Обернулась. Рядом стоял доктор Чагин - низенький, массивный человек, зав. отделением травматологии и ортопедии. Тяжелое, крупное, волевое лицо с янтарными, пронзительными, немигающими глазами. Такими глазами, должно быть, орлы смотрят на солнце. Железно-седые, густые волосы враскидку, каким-то острым клювом сходятся на лбу. Общее впечатление - недоброй, умной, насупленной птицы.

Он стоял, опершись на палку, кряжистую, витую, с загнутой ручкой. Говорили, что потерял ногу на войне. И, что еще страшнее, - семью. В больнице Чагин держался особняком, дружбы, даже приятельства ни с кем не заводил. Всех тут звали по имени-отчеству, а его почему-то не Глеб Евгеньевич, а доктор Чагин. Замкнут, ироничен, опрятно одет...

Стояли мы с ним у кадки с фикусом. В отделении было много цветов слабость старшей сестры. Этот фикус был особенный. На его верхушке красовался свежий зеленый побег - третий за зиму.

- Что это вы так пристально разглядываете? - спросил Чагин.

- Да вот на фикус смотрю.

- Что же вы в нем усмотрели?

- Упрямый субъект. В книге "Комнатные растения" сказано, что, если срезать побег у верхушки, фикус начинает ветвиться. А этот - ни в какую. Стрижем его, стрижем, а он все растет в одном направлении - вверх.

- Черта, достойная уважения, - серьезно ответил Чагин. - Его урезали, его искалечили, а он все остается собой.

Может быть, было неуместно говорить одному калеке о другом? Быстро переменила тему.

- Дело не в фикусе. Думала я о праве... праве знать.

Довольно путано изложила свои мысли по случаю смерти Быковой.
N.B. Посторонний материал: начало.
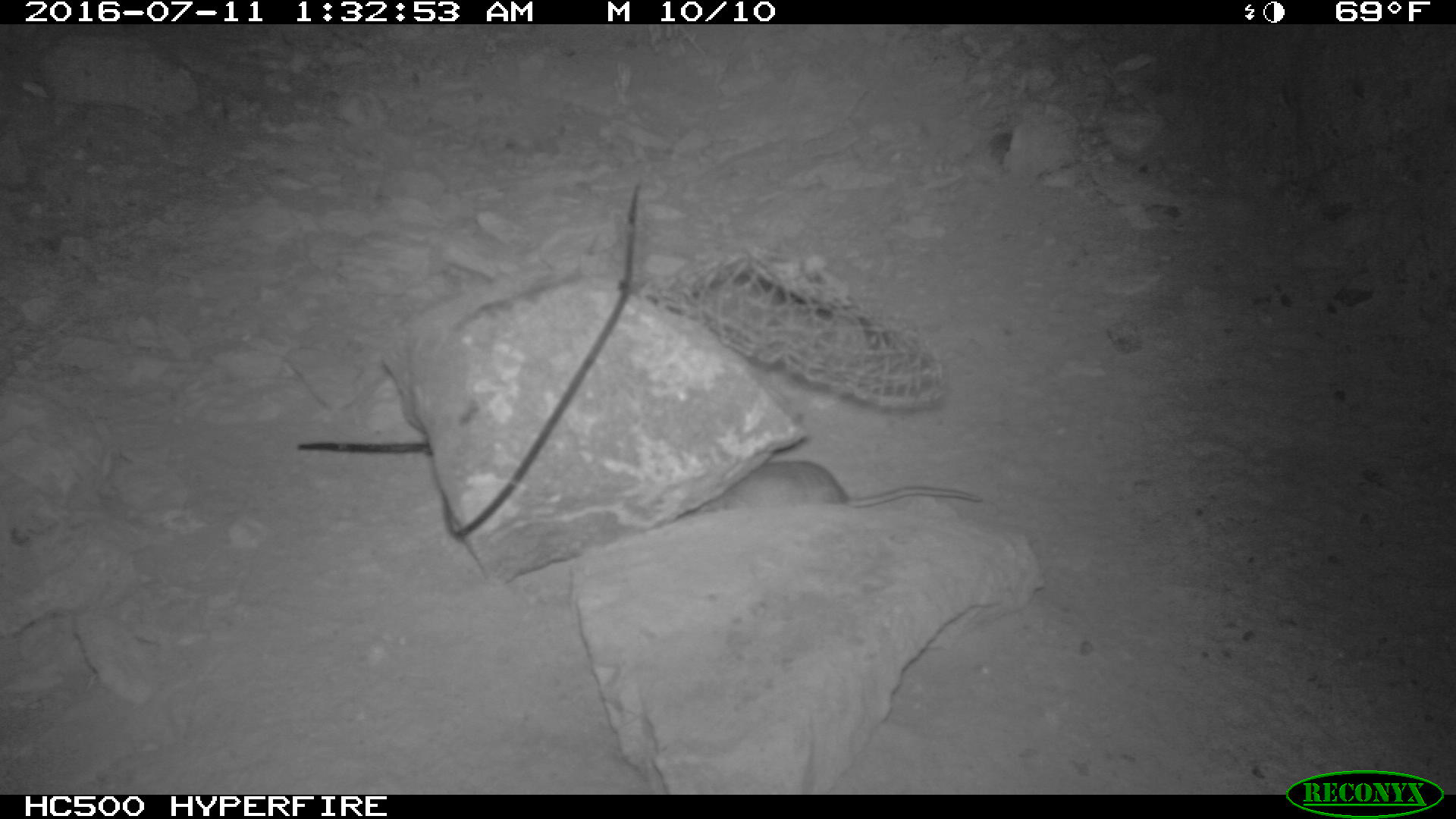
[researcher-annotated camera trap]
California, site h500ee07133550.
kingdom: Animalia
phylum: Chordata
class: Mammalia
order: Rodentia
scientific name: Rodentia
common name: rodent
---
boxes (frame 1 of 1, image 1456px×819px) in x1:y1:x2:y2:
rodent: 698:460:983:511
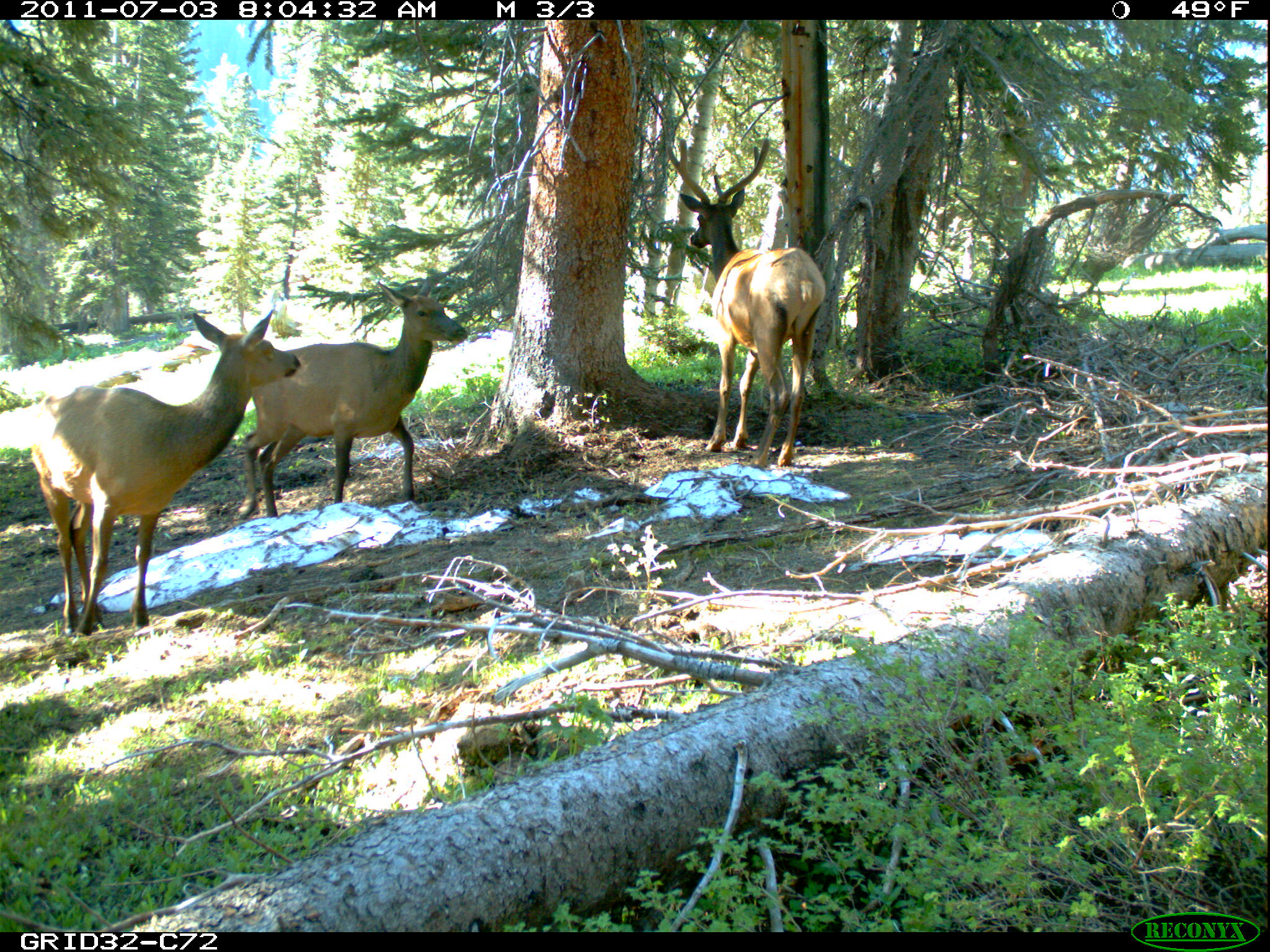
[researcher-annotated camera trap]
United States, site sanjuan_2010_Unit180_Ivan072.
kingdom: Animalia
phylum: Chordata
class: Mammalia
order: Artiodactyla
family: Cervidae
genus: Cervus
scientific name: Cervus elaphus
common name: red deer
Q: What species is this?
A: Cervus elaphus (red deer).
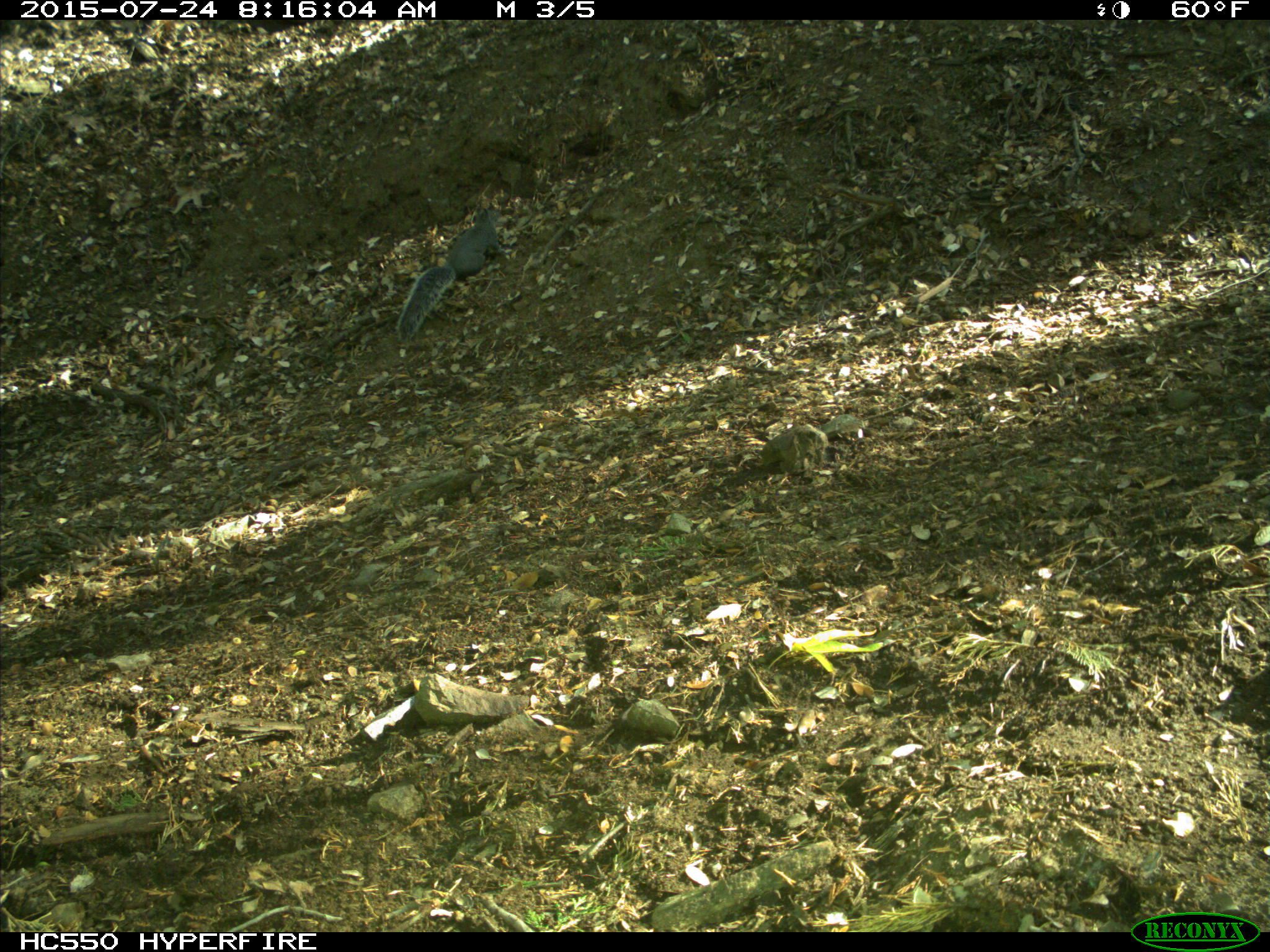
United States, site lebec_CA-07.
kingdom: Animalia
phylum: Chordata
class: Mammalia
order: Rodentia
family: Sciuridae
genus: Sciurus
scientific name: Sciurus carolinensis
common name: eastern gray squirrel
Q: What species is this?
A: Sciurus carolinensis (eastern gray squirrel).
Имеет ли больной право знать всю правду о своем состоянии? Приготовиться к смерти, если она неизбежна?

- Сложный вопрос, Кира Петровна. В чем-то вы правы. Заговор молчания, окружающий обреченного, ставит между ним и другими людьми стенку. Стенку лжи. На себе это испытал, когда лежал в госпитале с газовой гангреной. Сам врач и хорошо сознавал, что дела мои плохи. Но не с кем мне было поговорить по душам, откровенно. У врачей да и у сестер были такие бодрые, непроницаемые лица! Не лица, маски. Как в античном театре - навсегда улыбка. Единственный, кто говорил со мной откровенно, был сосед по койке, тоже "газовик", как нас тогда называли. "Помрем мы с тобой, братец, как пить дать помрем, а жить-то до чего охота!" Ему жить охота, и мне охота, он умрет, и я умру - куда тут деваться? Он-то умер после нескольких ампутаций, а я, как видите, остался жив. В день, когда он умер, я спросил у врача: "Мне, значит, тоже готовиться?" - "Да что вы, лейтенант, откуда у вас такие мысли? Лечим вас и вылечим". А у самого глаза бодростью так и затянуты. Да, многие бьются об эту стенку, умоляют о правде...
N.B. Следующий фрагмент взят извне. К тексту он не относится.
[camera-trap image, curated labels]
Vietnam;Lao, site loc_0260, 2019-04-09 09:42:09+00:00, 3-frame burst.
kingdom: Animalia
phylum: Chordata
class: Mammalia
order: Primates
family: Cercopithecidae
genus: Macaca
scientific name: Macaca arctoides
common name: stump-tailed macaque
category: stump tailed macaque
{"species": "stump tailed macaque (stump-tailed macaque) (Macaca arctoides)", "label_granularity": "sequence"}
Такой длинной речи я никогда не слыхала от Чагина. Не думала даже, что он на нее способен. Молчалив до предела. Как говорили про него сослуживцы - "молчит до дыр".
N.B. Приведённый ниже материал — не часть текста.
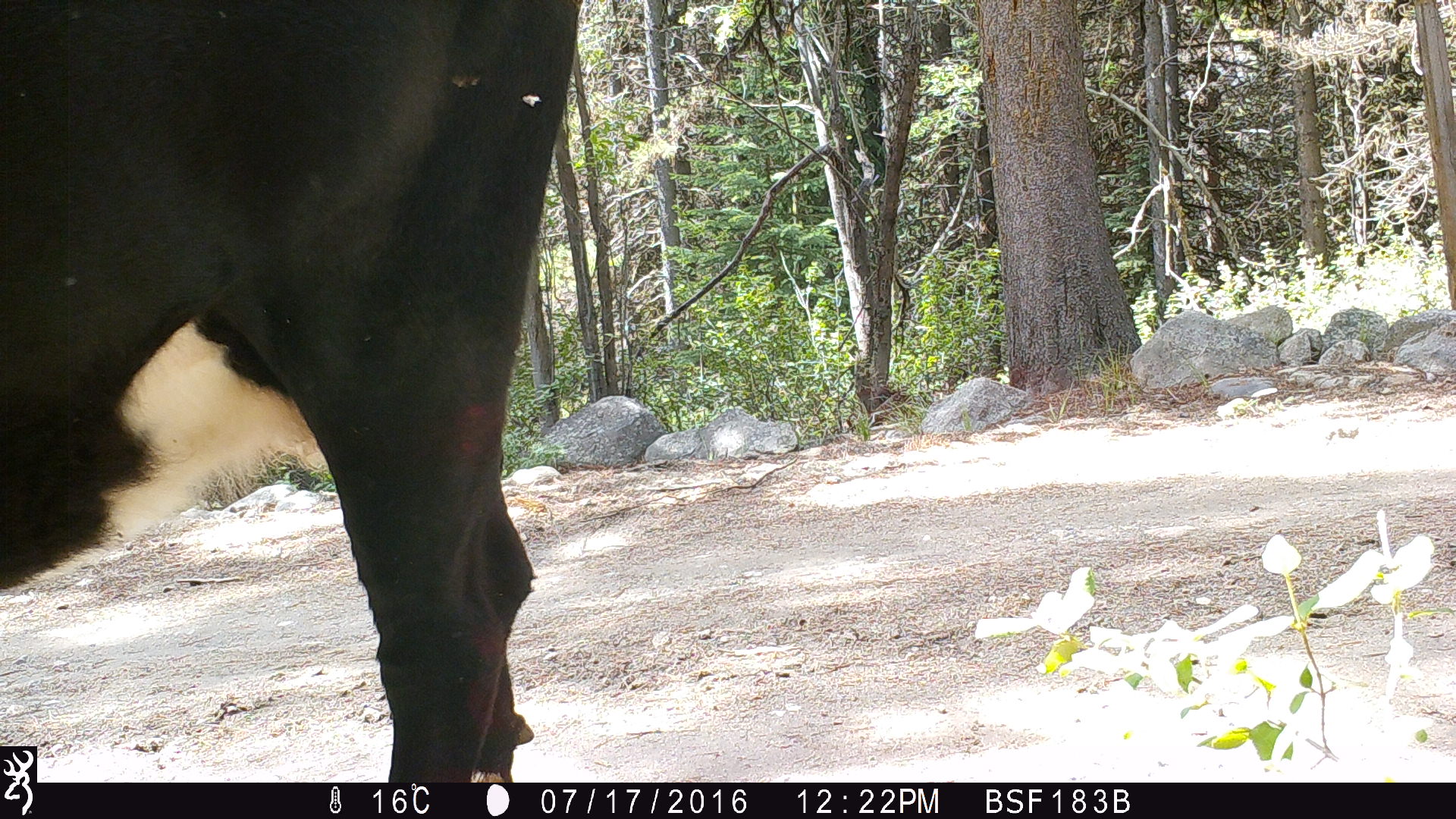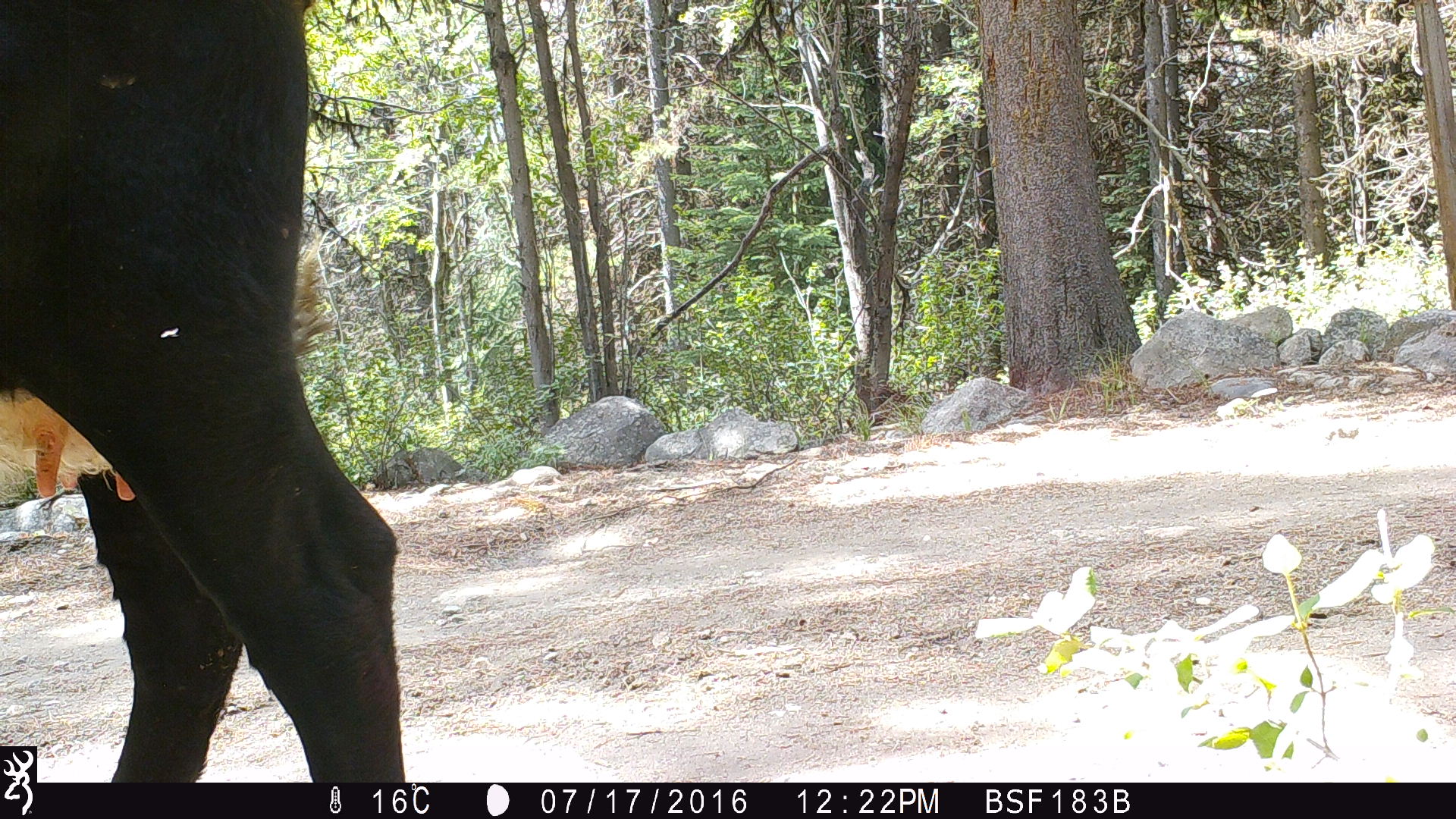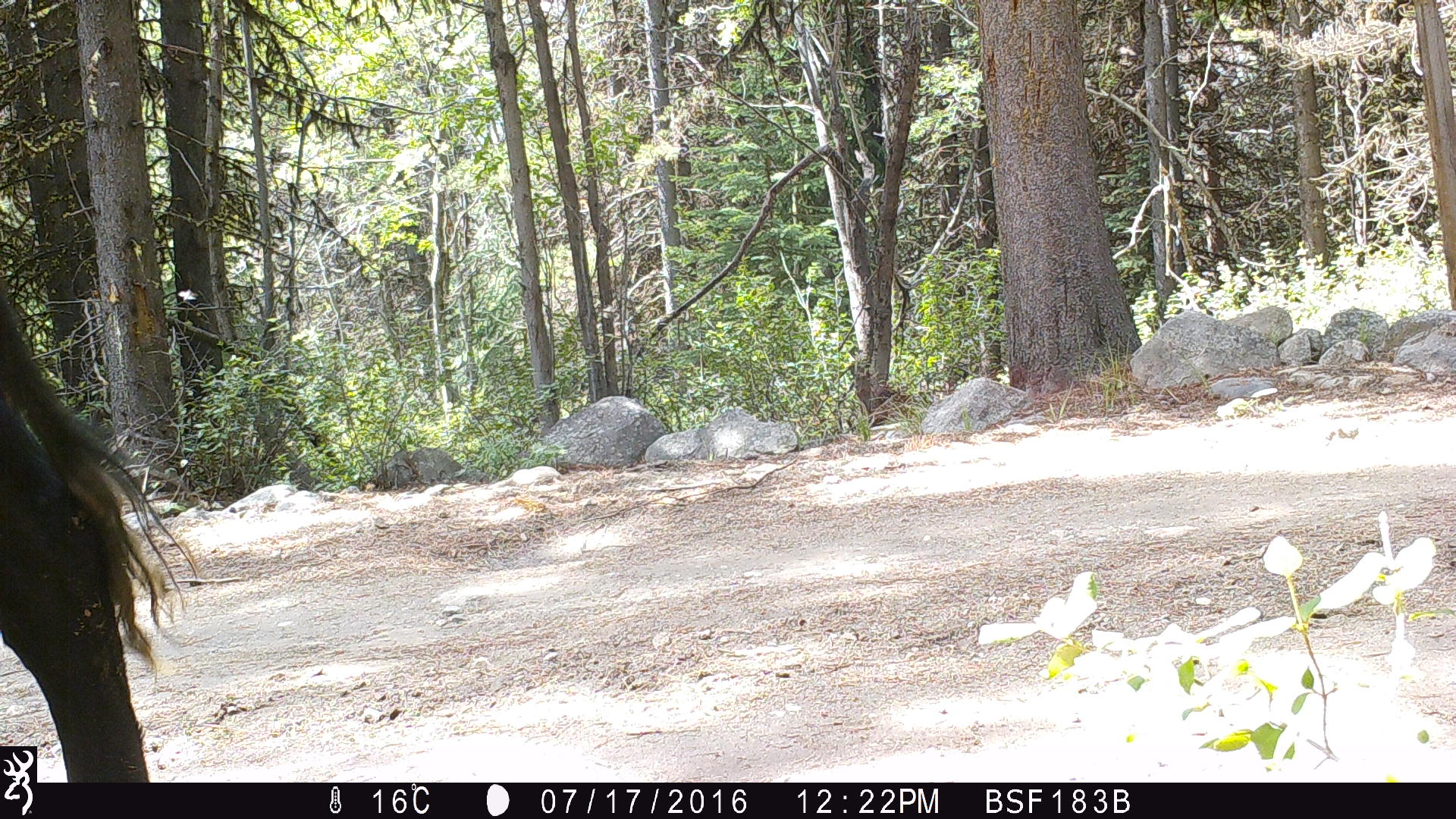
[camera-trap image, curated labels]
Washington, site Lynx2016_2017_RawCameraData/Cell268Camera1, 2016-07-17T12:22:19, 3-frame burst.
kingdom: Animalia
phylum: Chordata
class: Mammalia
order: Artiodactyla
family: Bovidae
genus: Bos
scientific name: Bos taurus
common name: domestic cattle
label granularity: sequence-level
- Так что же, - спросила я, - имеет человек право на правду?

- Это смотря какой человек.

- Значит, надо говорить правду только особенным? Сильным духом?

- Сила духа - понятие относительное. Многие, особенно в молодости, считают себя сильными духом, способными вынести правду о близкой смерти. А почему? Потому, что она далека от них, эта смерть. Не стоит за плечом, не дышит в ухо. И заметьте: чем тяжелей больной, тем меньше он хочет знать о себе правду. Он от нее прячется, думает: другие умирают, но не я. Ведь я это я, единственный, от всех особенный.

- Ну нет! Я-то хотела бы всей правды. Я-то бы ее вынесла.

- Это вы потому так думаете, что молоды и здоровы.

- Ну уж и молода! Сорок два года - не молодость. - Сбавила-таки себе один годик, не удержалась!

- С моей позиции пожилого человека, ветерана войны, вы просто ребенок. И суждения ваши ребяческие. Думаю, вам не приходилось переживать серьезных горестей.

- Почему вы так думаете?

- По глазам. Настоящее горе оставляет след в глазах.

- Возможно, вы и правы, не приходилось. Все впереди. - И улыбнулась беспечно.